# Aim of the task
Locate every line in the material below that contains the string "closest", matching case exactly, and copy each of those lines.

^^^^^^^^^^^^^^^^

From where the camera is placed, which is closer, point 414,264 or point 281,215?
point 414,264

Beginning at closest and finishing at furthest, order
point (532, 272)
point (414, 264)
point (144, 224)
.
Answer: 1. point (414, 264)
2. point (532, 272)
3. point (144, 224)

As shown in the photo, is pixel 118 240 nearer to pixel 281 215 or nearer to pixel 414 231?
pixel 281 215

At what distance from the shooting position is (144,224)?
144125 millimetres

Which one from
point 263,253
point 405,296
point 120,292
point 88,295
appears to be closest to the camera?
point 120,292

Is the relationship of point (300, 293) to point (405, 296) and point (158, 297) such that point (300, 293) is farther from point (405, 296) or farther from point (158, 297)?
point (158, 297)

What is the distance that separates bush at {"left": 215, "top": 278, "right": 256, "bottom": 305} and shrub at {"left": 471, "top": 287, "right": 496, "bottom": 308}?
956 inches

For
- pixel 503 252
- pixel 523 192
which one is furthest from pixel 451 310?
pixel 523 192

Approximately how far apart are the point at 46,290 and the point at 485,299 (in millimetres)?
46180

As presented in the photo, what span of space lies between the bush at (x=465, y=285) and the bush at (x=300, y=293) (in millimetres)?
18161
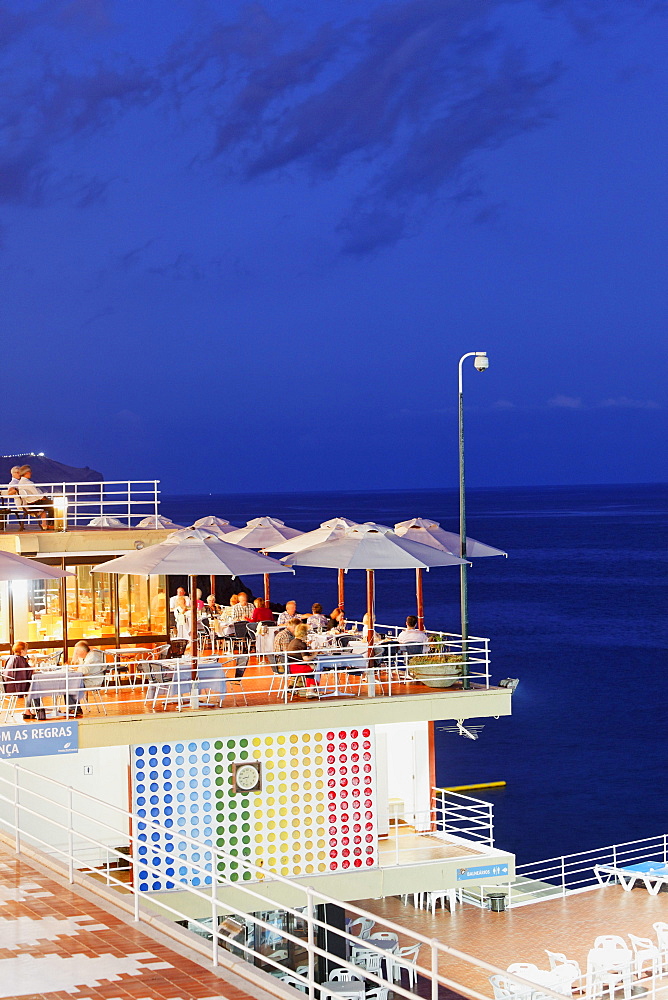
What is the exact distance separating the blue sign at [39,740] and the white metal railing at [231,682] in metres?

^^^^^^^^^^^^^^^^

# Final answer
Beginning at closest and finishing at furthest, order
appears to be closest to the camera?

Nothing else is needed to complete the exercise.